### GIVEN REQUEST:
Repeat the line that contains "Based on your" and all lines after it through the end, exactly as they are, minus the pictures.

### INPUT:

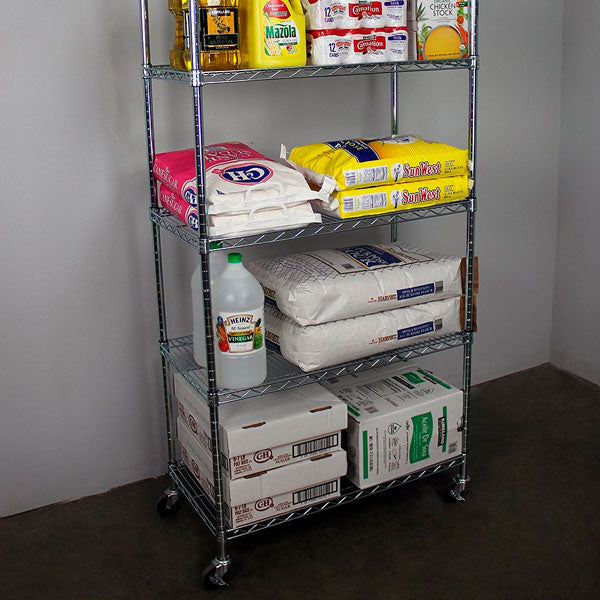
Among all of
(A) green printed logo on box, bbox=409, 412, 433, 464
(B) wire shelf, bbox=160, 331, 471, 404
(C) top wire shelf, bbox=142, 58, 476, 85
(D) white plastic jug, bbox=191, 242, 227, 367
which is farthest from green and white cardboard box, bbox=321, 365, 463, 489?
(C) top wire shelf, bbox=142, 58, 476, 85

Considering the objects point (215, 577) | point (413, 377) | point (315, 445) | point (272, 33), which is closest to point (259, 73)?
point (272, 33)

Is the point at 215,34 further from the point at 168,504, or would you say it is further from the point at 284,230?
the point at 168,504

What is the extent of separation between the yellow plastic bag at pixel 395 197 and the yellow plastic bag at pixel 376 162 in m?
0.02

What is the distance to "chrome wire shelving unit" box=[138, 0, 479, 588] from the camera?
187 cm

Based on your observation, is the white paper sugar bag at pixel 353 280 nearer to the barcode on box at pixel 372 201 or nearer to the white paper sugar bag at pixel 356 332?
the white paper sugar bag at pixel 356 332

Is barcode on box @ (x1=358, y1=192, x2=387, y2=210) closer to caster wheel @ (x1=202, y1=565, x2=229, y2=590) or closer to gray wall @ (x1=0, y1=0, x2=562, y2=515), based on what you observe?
gray wall @ (x1=0, y1=0, x2=562, y2=515)

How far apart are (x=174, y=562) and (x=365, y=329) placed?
0.83 meters

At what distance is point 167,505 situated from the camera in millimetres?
2379

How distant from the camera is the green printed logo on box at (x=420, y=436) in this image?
231 centimetres

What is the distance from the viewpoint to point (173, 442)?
99.1 inches
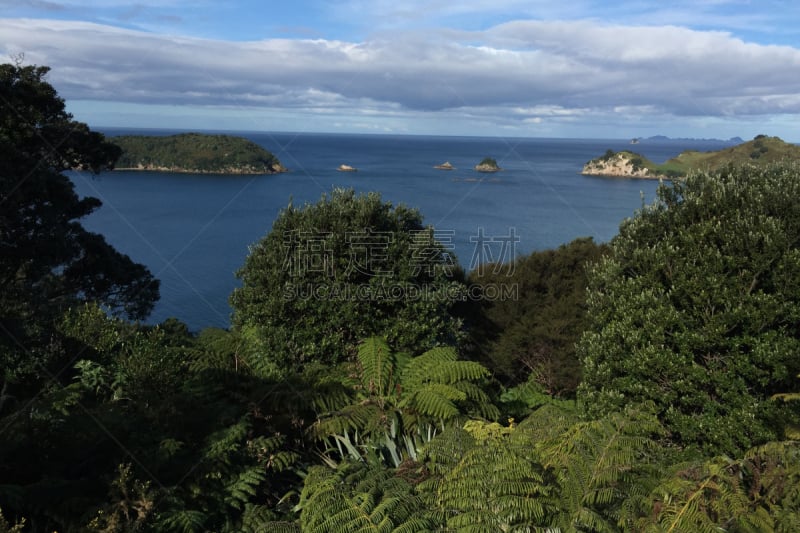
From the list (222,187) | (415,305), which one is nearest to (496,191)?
(222,187)

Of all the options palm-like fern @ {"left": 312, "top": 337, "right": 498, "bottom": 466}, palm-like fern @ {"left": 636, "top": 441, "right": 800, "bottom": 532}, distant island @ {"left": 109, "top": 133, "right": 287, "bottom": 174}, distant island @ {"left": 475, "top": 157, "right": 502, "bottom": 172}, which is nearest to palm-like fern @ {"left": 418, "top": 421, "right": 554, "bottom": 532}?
palm-like fern @ {"left": 636, "top": 441, "right": 800, "bottom": 532}

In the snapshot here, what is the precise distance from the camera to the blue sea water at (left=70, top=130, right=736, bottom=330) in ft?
128

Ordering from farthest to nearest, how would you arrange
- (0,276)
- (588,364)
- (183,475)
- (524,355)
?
(0,276) < (524,355) < (588,364) < (183,475)

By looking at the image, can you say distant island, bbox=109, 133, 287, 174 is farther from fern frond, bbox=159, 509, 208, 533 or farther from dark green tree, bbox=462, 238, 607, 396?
fern frond, bbox=159, 509, 208, 533

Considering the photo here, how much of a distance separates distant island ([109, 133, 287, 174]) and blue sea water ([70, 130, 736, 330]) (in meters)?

### REPLY TO THE TASK:
Based on your observation, is the white paper sugar bag at pixel 353 280 nearer to the barcode on box at pixel 372 201 or nearer to the white paper sugar bag at pixel 356 332?
the white paper sugar bag at pixel 356 332

Is barcode on box @ (x1=358, y1=192, x2=387, y2=210) closer to caster wheel @ (x1=202, y1=565, x2=229, y2=590) or closer to gray wall @ (x1=0, y1=0, x2=562, y2=515), based on what you observe?
gray wall @ (x1=0, y1=0, x2=562, y2=515)

How far apart are (x=174, y=562) and (x=365, y=329) placed?
0.83 meters

At what distance is point 167,505 situated from the camera in millimetres?
2379

How distant from the camera is the green printed logo on box at (x=420, y=436) in this image?
231 centimetres

What is the distance from the viewpoint to point (173, 442)?
99.1 inches
From the list (222,187) | (415,305), which one is nearest to (496,191)?
(222,187)

Of all the options palm-like fern @ {"left": 312, "top": 337, "right": 498, "bottom": 466}, palm-like fern @ {"left": 636, "top": 441, "right": 800, "bottom": 532}, distant island @ {"left": 109, "top": 133, "right": 287, "bottom": 174}, distant island @ {"left": 475, "top": 157, "right": 502, "bottom": 172}, which is nearest to palm-like fern @ {"left": 418, "top": 421, "right": 554, "bottom": 532}?
palm-like fern @ {"left": 636, "top": 441, "right": 800, "bottom": 532}

In the snapshot here, what is the precise distance from the camera to the blue sea water at (left=70, top=130, right=736, bottom=330) in ft?
128

Ordering from farthest to nearest, how would you arrange
- (0,276)
- (588,364)
- (183,475)
- (524,355)
?
(0,276) < (524,355) < (588,364) < (183,475)

By looking at the image, can you say distant island, bbox=109, 133, 287, 174 is farther from fern frond, bbox=159, 509, 208, 533 or farther from dark green tree, bbox=462, 238, 607, 396?
fern frond, bbox=159, 509, 208, 533

Considering the photo here, how much of a distance separates distant island ([109, 133, 287, 174]) and blue sea water ([70, 130, 736, 330]) (in meters)?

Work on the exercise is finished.